Exercise input Start Marker

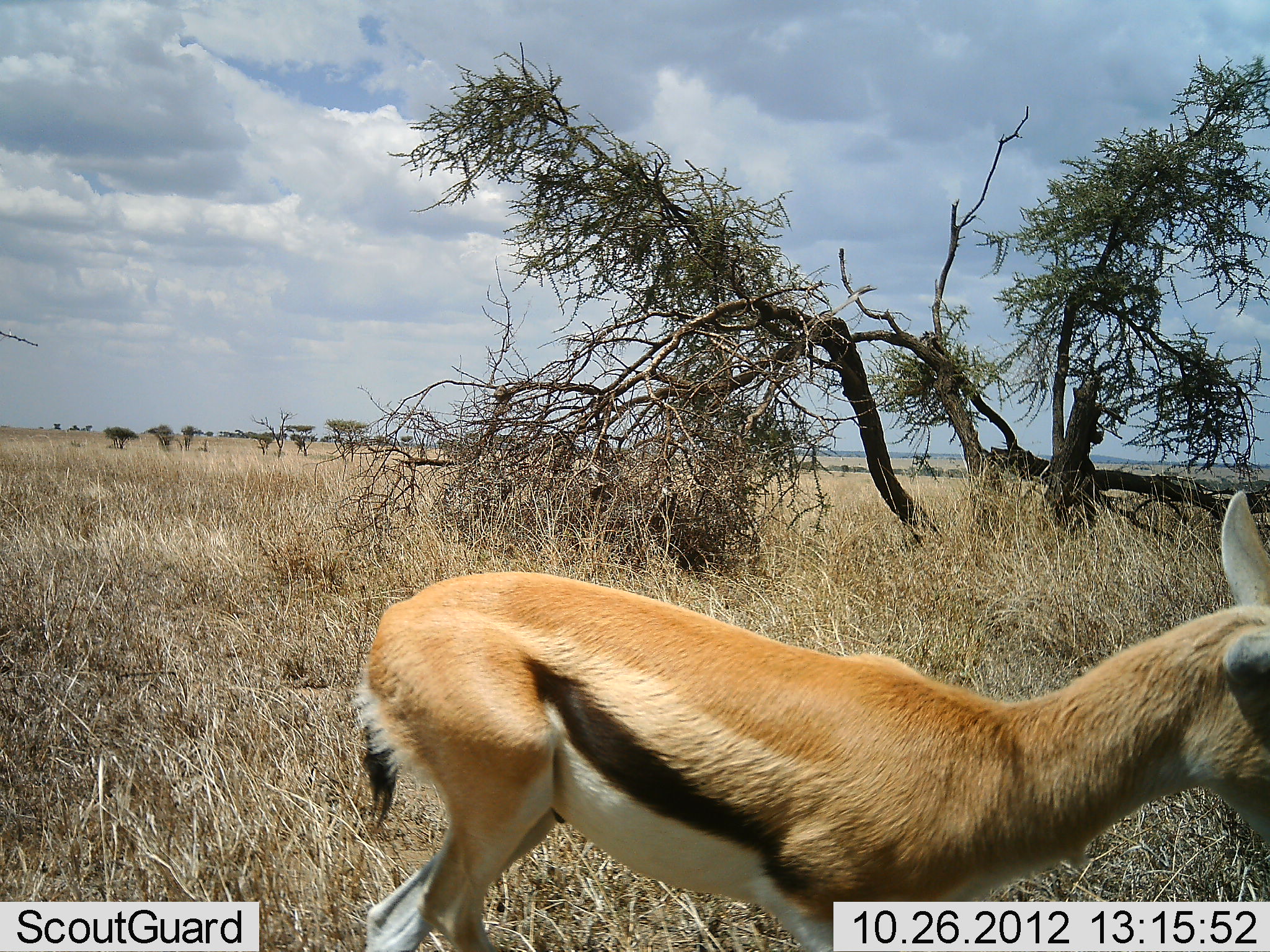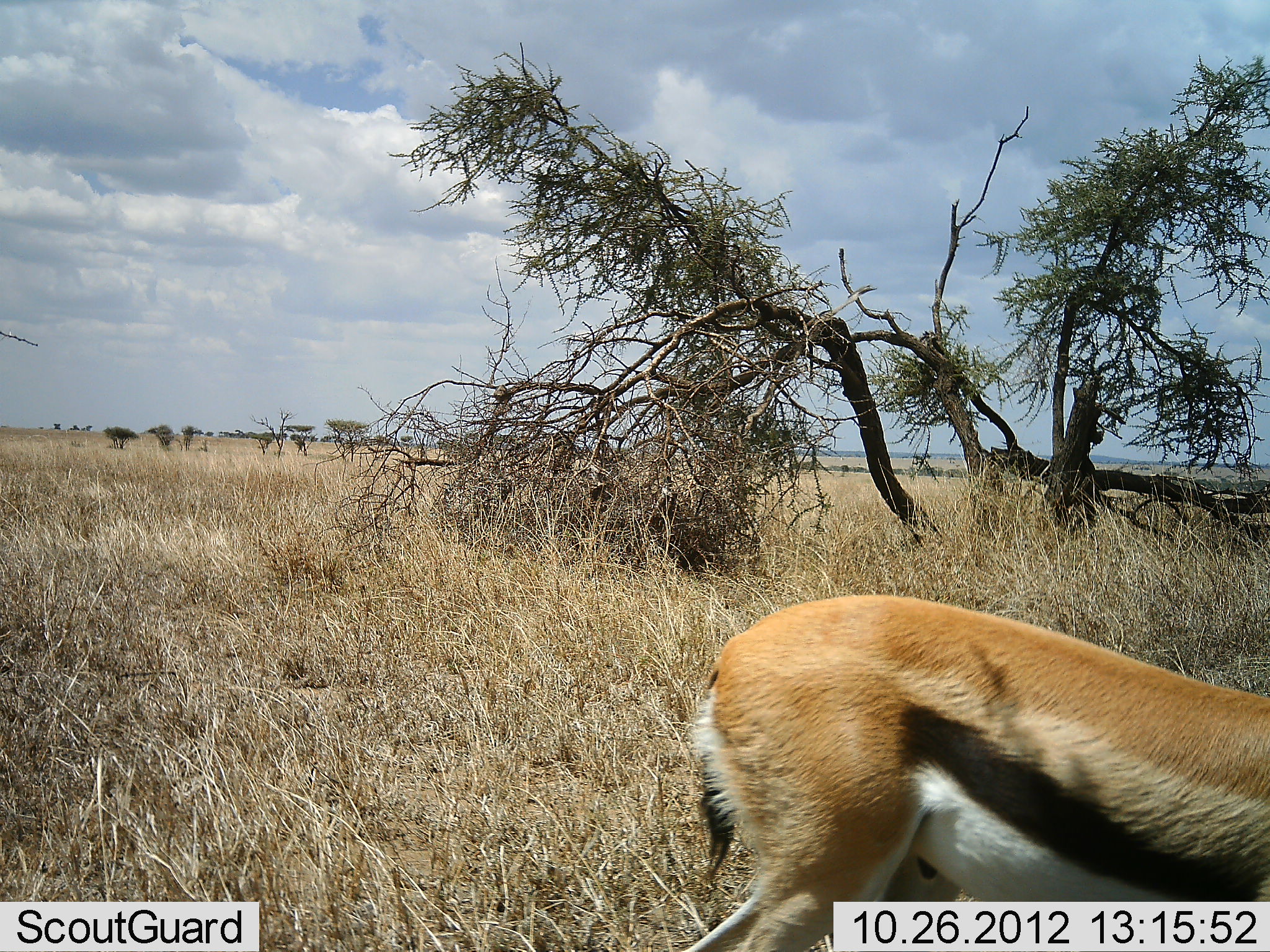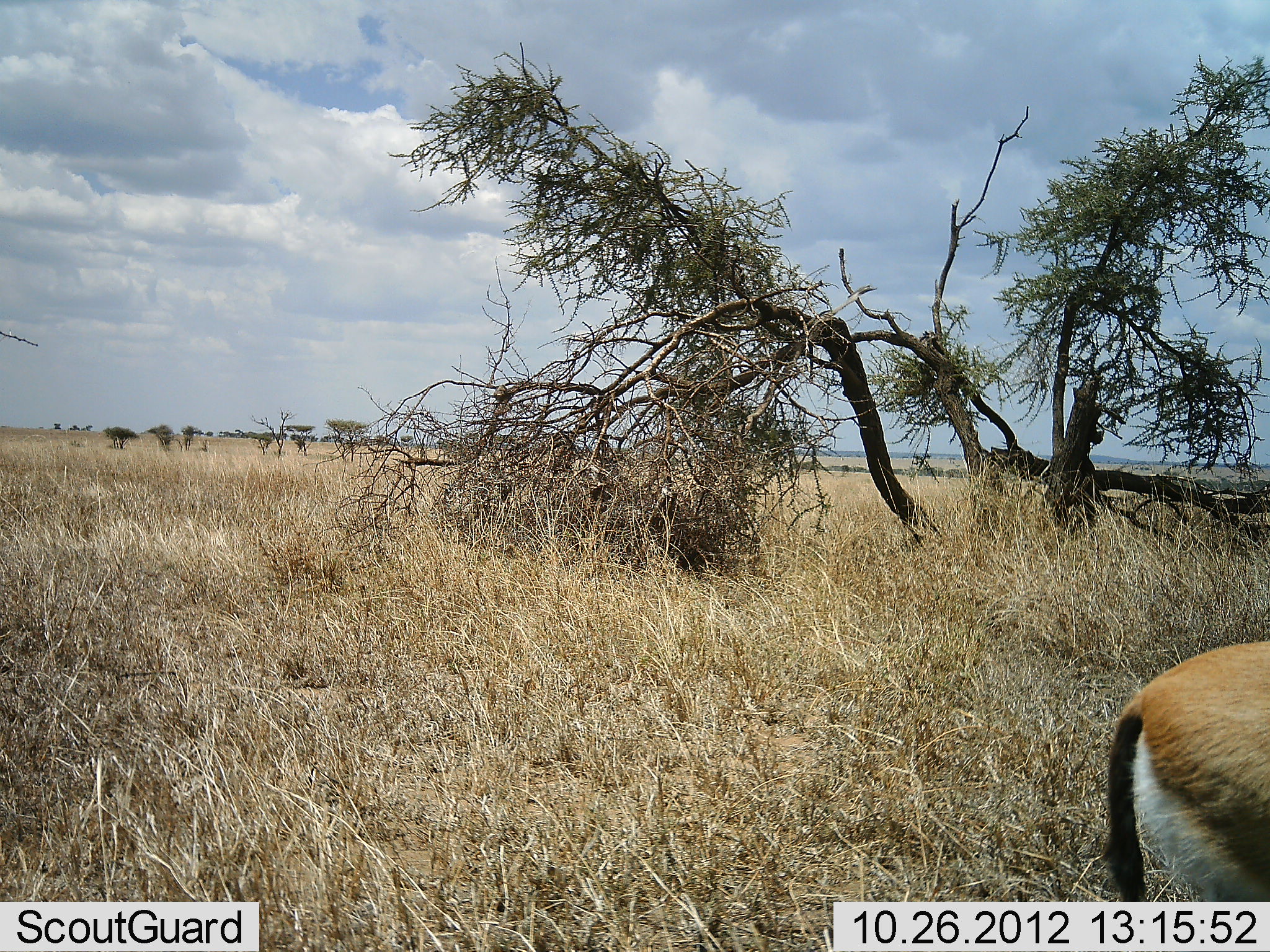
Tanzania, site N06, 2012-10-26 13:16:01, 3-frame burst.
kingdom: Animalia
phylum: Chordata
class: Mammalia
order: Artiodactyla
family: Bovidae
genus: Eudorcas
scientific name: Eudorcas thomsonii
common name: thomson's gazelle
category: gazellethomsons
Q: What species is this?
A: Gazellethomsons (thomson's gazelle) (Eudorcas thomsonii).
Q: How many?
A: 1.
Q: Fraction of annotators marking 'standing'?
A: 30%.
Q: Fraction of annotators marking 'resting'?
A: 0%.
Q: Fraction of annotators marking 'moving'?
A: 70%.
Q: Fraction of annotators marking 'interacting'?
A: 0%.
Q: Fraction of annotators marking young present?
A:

Exercise input End Marker

Search the material above for the string "marking". Show every line that holds it.

Q: Fraction of annotators marking 'standing'?
Q: Fraction of annotators marking 'resting'?
Q: Fraction of annotators marking 'moving'?
Q: Fraction of annotators marking 'interacting'?
Q: Fraction of annotators marking young present?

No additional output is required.